__GIVEN PASSAGE__:
* START *
Kukunin avatar Oct 21 '18 19:10 Kukunin

as an example, how to use it, you can take a look to this code:

      opts = {}; // other options here
      opts['stdinAsync'] = function(size, callback) {
        getMyInputSomehow().then((data) => {
          callback(data.subarray(0, size)) // ensure you pass not more than size
        });
      };
      opts["stdoutBinary"] = function(data) {
        const frame = Uint8Array.from(data);
        self.postMessage({"type": "frame", "data": frame}, [frame.buffer]);
      };
      ffmpeg(opts);

Kukunin avatar Dec 19 '18 16:12 Kukunin

@Kukunin Thanks for the fork, I was able to build it. Is it possible to use your fork in an ffmpeg-worker.js scenario (would like to use workerfs for the input file and stdout for the converted file)?

Any quick snippet for that?
* END *
__DATA ENTRIES__:
* START *
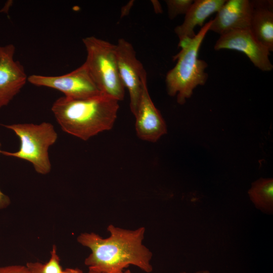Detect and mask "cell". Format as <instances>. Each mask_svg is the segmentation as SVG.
I'll return each instance as SVG.
<instances>
[{
	"mask_svg": "<svg viewBox=\"0 0 273 273\" xmlns=\"http://www.w3.org/2000/svg\"><path fill=\"white\" fill-rule=\"evenodd\" d=\"M108 231L110 236L107 238L93 233H83L77 238L80 244L91 250L84 261L89 269L105 273H123L124 268L131 264L147 272L152 271V254L142 244L144 227L128 230L110 225Z\"/></svg>",
	"mask_w": 273,
	"mask_h": 273,
	"instance_id": "6da1fadb",
	"label": "cell"
},
{
	"mask_svg": "<svg viewBox=\"0 0 273 273\" xmlns=\"http://www.w3.org/2000/svg\"><path fill=\"white\" fill-rule=\"evenodd\" d=\"M119 108V101L104 95L81 99L62 97L52 111L61 129L83 141L111 129Z\"/></svg>",
	"mask_w": 273,
	"mask_h": 273,
	"instance_id": "7a4b0ae2",
	"label": "cell"
},
{
	"mask_svg": "<svg viewBox=\"0 0 273 273\" xmlns=\"http://www.w3.org/2000/svg\"><path fill=\"white\" fill-rule=\"evenodd\" d=\"M211 22V20L206 23L193 38L179 46L181 50L173 57L177 63L166 75L167 93L170 96L177 95V102L180 105L191 97L195 88L204 85L207 80L208 75L205 70L208 65L198 58V54Z\"/></svg>",
	"mask_w": 273,
	"mask_h": 273,
	"instance_id": "3957f363",
	"label": "cell"
},
{
	"mask_svg": "<svg viewBox=\"0 0 273 273\" xmlns=\"http://www.w3.org/2000/svg\"><path fill=\"white\" fill-rule=\"evenodd\" d=\"M82 41L87 53L84 63L101 93L123 100L125 87L118 71L116 45L95 36L84 38Z\"/></svg>",
	"mask_w": 273,
	"mask_h": 273,
	"instance_id": "277c9868",
	"label": "cell"
},
{
	"mask_svg": "<svg viewBox=\"0 0 273 273\" xmlns=\"http://www.w3.org/2000/svg\"><path fill=\"white\" fill-rule=\"evenodd\" d=\"M4 126L15 132L19 138L20 146L16 152L3 151L1 154L28 161L38 173L45 175L50 173L52 165L49 149L58 139L53 125L43 122L40 124L15 123Z\"/></svg>",
	"mask_w": 273,
	"mask_h": 273,
	"instance_id": "5b68a950",
	"label": "cell"
},
{
	"mask_svg": "<svg viewBox=\"0 0 273 273\" xmlns=\"http://www.w3.org/2000/svg\"><path fill=\"white\" fill-rule=\"evenodd\" d=\"M27 80L35 86L57 89L69 99H85L102 94L84 63L72 72L63 75L33 74L29 76Z\"/></svg>",
	"mask_w": 273,
	"mask_h": 273,
	"instance_id": "8992f818",
	"label": "cell"
},
{
	"mask_svg": "<svg viewBox=\"0 0 273 273\" xmlns=\"http://www.w3.org/2000/svg\"><path fill=\"white\" fill-rule=\"evenodd\" d=\"M116 55L119 75L128 91L130 109L134 116L136 113L142 90V78L146 73L137 59L132 44L120 38L116 45Z\"/></svg>",
	"mask_w": 273,
	"mask_h": 273,
	"instance_id": "52a82bcc",
	"label": "cell"
},
{
	"mask_svg": "<svg viewBox=\"0 0 273 273\" xmlns=\"http://www.w3.org/2000/svg\"><path fill=\"white\" fill-rule=\"evenodd\" d=\"M214 49L242 52L261 71H270L273 68L269 59V51L257 39L250 28L233 30L220 35Z\"/></svg>",
	"mask_w": 273,
	"mask_h": 273,
	"instance_id": "ba28073f",
	"label": "cell"
},
{
	"mask_svg": "<svg viewBox=\"0 0 273 273\" xmlns=\"http://www.w3.org/2000/svg\"><path fill=\"white\" fill-rule=\"evenodd\" d=\"M134 116L136 133L140 139L156 142L167 132L166 123L149 95L146 73L143 76L141 96Z\"/></svg>",
	"mask_w": 273,
	"mask_h": 273,
	"instance_id": "9c48e42d",
	"label": "cell"
},
{
	"mask_svg": "<svg viewBox=\"0 0 273 273\" xmlns=\"http://www.w3.org/2000/svg\"><path fill=\"white\" fill-rule=\"evenodd\" d=\"M12 44L0 46V108L8 105L27 80L23 66L14 60Z\"/></svg>",
	"mask_w": 273,
	"mask_h": 273,
	"instance_id": "30bf717a",
	"label": "cell"
},
{
	"mask_svg": "<svg viewBox=\"0 0 273 273\" xmlns=\"http://www.w3.org/2000/svg\"><path fill=\"white\" fill-rule=\"evenodd\" d=\"M252 11L251 1H226L211 20L209 30L221 35L233 30L250 28Z\"/></svg>",
	"mask_w": 273,
	"mask_h": 273,
	"instance_id": "8fae6325",
	"label": "cell"
},
{
	"mask_svg": "<svg viewBox=\"0 0 273 273\" xmlns=\"http://www.w3.org/2000/svg\"><path fill=\"white\" fill-rule=\"evenodd\" d=\"M226 0L194 1L185 14L183 23L174 28V32L179 39V46L195 35L194 28L197 25L203 26L205 20L214 13H217Z\"/></svg>",
	"mask_w": 273,
	"mask_h": 273,
	"instance_id": "7c38bea8",
	"label": "cell"
},
{
	"mask_svg": "<svg viewBox=\"0 0 273 273\" xmlns=\"http://www.w3.org/2000/svg\"><path fill=\"white\" fill-rule=\"evenodd\" d=\"M253 11L250 29L257 39L273 51L272 1H251Z\"/></svg>",
	"mask_w": 273,
	"mask_h": 273,
	"instance_id": "4fadbf2b",
	"label": "cell"
},
{
	"mask_svg": "<svg viewBox=\"0 0 273 273\" xmlns=\"http://www.w3.org/2000/svg\"><path fill=\"white\" fill-rule=\"evenodd\" d=\"M252 201L259 208L271 210L273 205V179L262 178L254 181L248 192Z\"/></svg>",
	"mask_w": 273,
	"mask_h": 273,
	"instance_id": "5bb4252c",
	"label": "cell"
},
{
	"mask_svg": "<svg viewBox=\"0 0 273 273\" xmlns=\"http://www.w3.org/2000/svg\"><path fill=\"white\" fill-rule=\"evenodd\" d=\"M26 266L30 273H61L63 271L55 245L53 247L50 258L47 262H29L26 263Z\"/></svg>",
	"mask_w": 273,
	"mask_h": 273,
	"instance_id": "9a60e30c",
	"label": "cell"
},
{
	"mask_svg": "<svg viewBox=\"0 0 273 273\" xmlns=\"http://www.w3.org/2000/svg\"><path fill=\"white\" fill-rule=\"evenodd\" d=\"M168 17L173 19L179 15L186 14L194 2L193 0H166Z\"/></svg>",
	"mask_w": 273,
	"mask_h": 273,
	"instance_id": "2e32d148",
	"label": "cell"
},
{
	"mask_svg": "<svg viewBox=\"0 0 273 273\" xmlns=\"http://www.w3.org/2000/svg\"><path fill=\"white\" fill-rule=\"evenodd\" d=\"M0 273H30L26 266L12 265L0 267Z\"/></svg>",
	"mask_w": 273,
	"mask_h": 273,
	"instance_id": "e0dca14e",
	"label": "cell"
},
{
	"mask_svg": "<svg viewBox=\"0 0 273 273\" xmlns=\"http://www.w3.org/2000/svg\"><path fill=\"white\" fill-rule=\"evenodd\" d=\"M1 144L0 143V148ZM2 150L0 149V154L2 153ZM10 200L9 198L5 195L0 190V209L4 208L7 207L10 204Z\"/></svg>",
	"mask_w": 273,
	"mask_h": 273,
	"instance_id": "ac0fdd59",
	"label": "cell"
},
{
	"mask_svg": "<svg viewBox=\"0 0 273 273\" xmlns=\"http://www.w3.org/2000/svg\"><path fill=\"white\" fill-rule=\"evenodd\" d=\"M134 1H130L125 6L123 7L121 10V17H122L128 14L129 12L132 7Z\"/></svg>",
	"mask_w": 273,
	"mask_h": 273,
	"instance_id": "d6986e66",
	"label": "cell"
},
{
	"mask_svg": "<svg viewBox=\"0 0 273 273\" xmlns=\"http://www.w3.org/2000/svg\"><path fill=\"white\" fill-rule=\"evenodd\" d=\"M151 2L155 13L157 14L162 13V9L160 3L158 1H152Z\"/></svg>",
	"mask_w": 273,
	"mask_h": 273,
	"instance_id": "ffe728a7",
	"label": "cell"
},
{
	"mask_svg": "<svg viewBox=\"0 0 273 273\" xmlns=\"http://www.w3.org/2000/svg\"><path fill=\"white\" fill-rule=\"evenodd\" d=\"M61 273H82V271L78 268H68L63 270Z\"/></svg>",
	"mask_w": 273,
	"mask_h": 273,
	"instance_id": "44dd1931",
	"label": "cell"
},
{
	"mask_svg": "<svg viewBox=\"0 0 273 273\" xmlns=\"http://www.w3.org/2000/svg\"><path fill=\"white\" fill-rule=\"evenodd\" d=\"M88 273H105V272L92 269H89ZM123 273H131V272L129 270H126L124 271Z\"/></svg>",
	"mask_w": 273,
	"mask_h": 273,
	"instance_id": "7402d4cb",
	"label": "cell"
},
{
	"mask_svg": "<svg viewBox=\"0 0 273 273\" xmlns=\"http://www.w3.org/2000/svg\"><path fill=\"white\" fill-rule=\"evenodd\" d=\"M181 273H186L185 272H183ZM196 273H209V271L208 270H201L196 272Z\"/></svg>",
	"mask_w": 273,
	"mask_h": 273,
	"instance_id": "603a6c76",
	"label": "cell"
}]
</instances>
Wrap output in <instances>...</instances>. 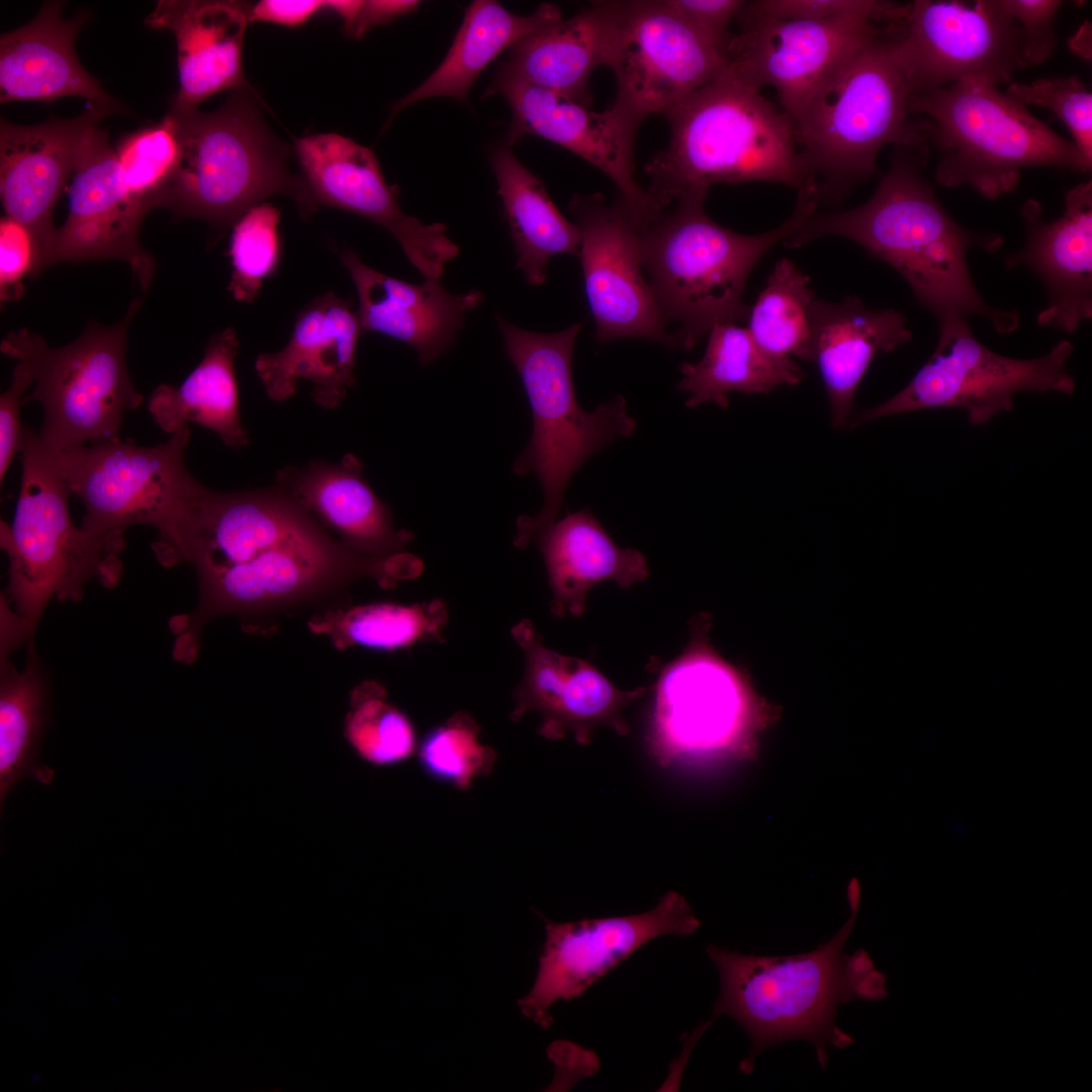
* END *
__PROBLEM SET__:
A. From the forum thread, list every function or method that the code snippet calls, in the order they first appear.
B. Write out the part of the forum thread starting with "Kukunin avatar Dec" and going on through "the converted file)?".

__WORKED ANSWERS__:
A.
getMyInputSomehow
then
callback
subarray
Uint8Array.from
self.postMessage
ffmpeg

B.
Kukunin avatar Dec 19 '18 16:12 Kukunin

@Kukunin Thanks for the fork, I was able to build it. Is it possible to use your fork in an ffmpeg-worker.js scenario (would like to use workerfs for the input file and stdout for the converted file)?